El quinto y sexto párrafo merecen una glosa aparte. ¿A qué se refiere Don Carlos con “ideales que puedan superar el materialismo individualista”? ¡Precisamente a los que postulan que sí es posible vivir otro mundo, fuera del capitalismo! ¿Cuál poderoso empresario criollo osará decir que Su Majestad el Duque de Parma es un chancletudo? ¿Quién cuestionará que “defender la propiedad justa basada en el valor de la persona y de su trabajo, que hoy se olvida en favor de la ingeniería monetaria” es una proclama abierta en contra del poder del gran capital financiero, una llamada a la lucha obrera, a la reforma agraria…? El llamado del Rey se dirige precisamente hacia lo que el gran poder capitalista no permite.
Pero no se queda hasta aquí. El “absolutismo de Estado en nombre de España” que Don Carlos repudia es la España de Franco, la España que aplasta pueblos y costumbres centenarias, pero también con ella la España decimonónica, la España arrodillada ante el liberalismo, la España que renuncia a su patrimonio cultural e institucional, la España que por perseguir un difuso ideal de modernización, se entrega a los espurios intereses del poder foráneo. Y no sólo eso, Su Majestad se refiere a una práctica política de manera integral, la de los funcionarios y congresistas serviles y los burócratas que, por medio de leguleyadas, pretenden mantener su posición sobajando al gobernante de turno.
Si el Rey habla de “recuperar la justicia y la libertad” es porque se han perdido: la burguesía decimonónica las arrebató. ¿Cómo actualizar el pasado? Caminando hacia el futuro. ¿Cómo? Con comunidades organizadas y empoderadas (federalismo), con seguridad social y un Estado que no abandone a los pequeños productores agrícolas, ni a los miembros más desfavorecidos del pueblo respectivo, así como con justicia y solidaridad entre los pueblos (subsidiariedad interna y externa), con medios de producción bien distribuidos entre las manos del pueblo trabajador, de modo que se garantice la paz (autogestión global, economía y cohesión social) y la función social de los bienes, con leyes justas y dignas de respetar, que aseguren la integridad y los derechos humanos (Constitución Política) y con un gobierno que esté radicalmente al servicio del pueblo (monarquía para ellos, república parlamentaria o presidencialista para nosotros).

_QUÉ HACER_
Resume en dos oraciones el fragmento sobre el llamado de Don Carlos. Las entradas son material independiente del fragmento.

[Un bloque de datos]

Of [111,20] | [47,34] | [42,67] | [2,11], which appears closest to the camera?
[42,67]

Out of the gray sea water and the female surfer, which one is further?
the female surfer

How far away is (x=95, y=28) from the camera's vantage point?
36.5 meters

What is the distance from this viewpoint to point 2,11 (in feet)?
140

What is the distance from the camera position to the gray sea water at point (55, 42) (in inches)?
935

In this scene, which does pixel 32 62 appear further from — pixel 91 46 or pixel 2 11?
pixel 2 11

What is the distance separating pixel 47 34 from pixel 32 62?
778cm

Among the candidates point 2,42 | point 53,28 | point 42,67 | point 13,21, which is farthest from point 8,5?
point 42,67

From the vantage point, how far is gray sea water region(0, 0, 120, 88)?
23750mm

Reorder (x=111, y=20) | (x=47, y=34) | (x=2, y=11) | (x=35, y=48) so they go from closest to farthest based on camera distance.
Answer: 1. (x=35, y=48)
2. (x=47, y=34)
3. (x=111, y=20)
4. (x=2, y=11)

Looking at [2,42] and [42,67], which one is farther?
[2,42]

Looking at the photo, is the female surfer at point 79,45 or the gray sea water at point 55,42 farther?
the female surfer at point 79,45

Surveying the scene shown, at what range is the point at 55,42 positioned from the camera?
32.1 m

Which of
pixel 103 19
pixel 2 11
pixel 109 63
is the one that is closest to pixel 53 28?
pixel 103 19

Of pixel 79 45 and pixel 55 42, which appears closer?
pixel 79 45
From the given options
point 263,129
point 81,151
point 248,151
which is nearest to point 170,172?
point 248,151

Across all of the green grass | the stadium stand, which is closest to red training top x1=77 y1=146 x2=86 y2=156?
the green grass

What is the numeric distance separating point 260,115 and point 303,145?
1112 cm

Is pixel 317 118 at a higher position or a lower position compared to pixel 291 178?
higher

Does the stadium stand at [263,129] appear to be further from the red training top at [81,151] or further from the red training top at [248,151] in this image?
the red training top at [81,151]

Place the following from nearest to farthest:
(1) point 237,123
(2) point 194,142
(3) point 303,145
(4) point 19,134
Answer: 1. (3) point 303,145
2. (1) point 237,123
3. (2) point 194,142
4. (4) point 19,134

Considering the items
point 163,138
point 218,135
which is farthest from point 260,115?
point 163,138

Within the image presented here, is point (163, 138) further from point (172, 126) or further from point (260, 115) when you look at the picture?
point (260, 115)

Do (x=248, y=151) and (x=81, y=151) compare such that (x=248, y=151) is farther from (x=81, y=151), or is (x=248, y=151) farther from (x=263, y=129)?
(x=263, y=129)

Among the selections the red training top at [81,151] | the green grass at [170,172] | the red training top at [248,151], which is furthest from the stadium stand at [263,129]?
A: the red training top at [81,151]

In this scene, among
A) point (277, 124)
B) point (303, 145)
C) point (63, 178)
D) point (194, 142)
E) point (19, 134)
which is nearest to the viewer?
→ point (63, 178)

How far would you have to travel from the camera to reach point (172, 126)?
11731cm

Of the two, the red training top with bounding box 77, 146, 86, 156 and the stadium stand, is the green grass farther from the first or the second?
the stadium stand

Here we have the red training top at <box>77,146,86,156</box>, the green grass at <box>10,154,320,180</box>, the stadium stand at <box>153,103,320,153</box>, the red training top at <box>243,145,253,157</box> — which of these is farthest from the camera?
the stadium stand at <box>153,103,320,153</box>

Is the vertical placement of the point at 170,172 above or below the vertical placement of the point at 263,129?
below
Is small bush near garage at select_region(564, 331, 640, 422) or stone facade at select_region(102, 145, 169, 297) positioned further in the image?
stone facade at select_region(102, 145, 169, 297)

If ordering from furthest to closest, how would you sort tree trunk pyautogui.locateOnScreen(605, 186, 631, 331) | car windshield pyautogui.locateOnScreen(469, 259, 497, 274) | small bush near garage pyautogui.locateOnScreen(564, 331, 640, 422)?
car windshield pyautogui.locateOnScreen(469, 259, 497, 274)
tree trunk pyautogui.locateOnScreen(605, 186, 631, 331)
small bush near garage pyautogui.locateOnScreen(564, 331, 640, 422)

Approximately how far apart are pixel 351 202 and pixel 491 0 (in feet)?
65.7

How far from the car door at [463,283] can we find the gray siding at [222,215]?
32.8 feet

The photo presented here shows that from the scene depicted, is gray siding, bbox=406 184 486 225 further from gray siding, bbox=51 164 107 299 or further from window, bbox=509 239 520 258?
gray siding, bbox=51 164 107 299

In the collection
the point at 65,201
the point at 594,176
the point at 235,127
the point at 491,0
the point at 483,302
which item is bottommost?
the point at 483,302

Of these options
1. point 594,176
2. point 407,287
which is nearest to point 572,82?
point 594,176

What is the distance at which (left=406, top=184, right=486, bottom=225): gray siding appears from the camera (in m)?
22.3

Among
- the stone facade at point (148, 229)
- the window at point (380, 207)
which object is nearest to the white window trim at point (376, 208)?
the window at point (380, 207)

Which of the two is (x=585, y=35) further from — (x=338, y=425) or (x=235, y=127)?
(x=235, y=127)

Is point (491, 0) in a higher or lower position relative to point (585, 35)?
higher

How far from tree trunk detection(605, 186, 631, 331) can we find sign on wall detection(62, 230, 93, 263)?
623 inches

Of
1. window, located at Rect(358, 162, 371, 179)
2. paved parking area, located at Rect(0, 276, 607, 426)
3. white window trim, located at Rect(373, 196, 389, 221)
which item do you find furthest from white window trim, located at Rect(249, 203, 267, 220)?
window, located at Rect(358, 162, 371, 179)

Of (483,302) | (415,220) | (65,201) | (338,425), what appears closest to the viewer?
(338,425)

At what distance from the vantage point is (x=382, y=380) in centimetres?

_RESULTADO DEL EJERCICIO_
El fragmento interpreta que Don Carlos, al pedir ideales que superen el materialismo individualista y defender la propiedad justa, lanza una proclama contra el poder del gran capital financiero, y que el "absolutismo de Estado en nombre de España" que repudia abarca tanto la España de Franco como la España decimonónica arrodillada ante el liberalismo. Según el texto, recuperar la justicia y la libertad que arrebató la burguesía decimonónica exige caminar hacia el futuro con comunidades organizadas, seguridad social, medios de producción bien distribuidos, leyes justas y un gobierno radicalmente al servicio del pueblo.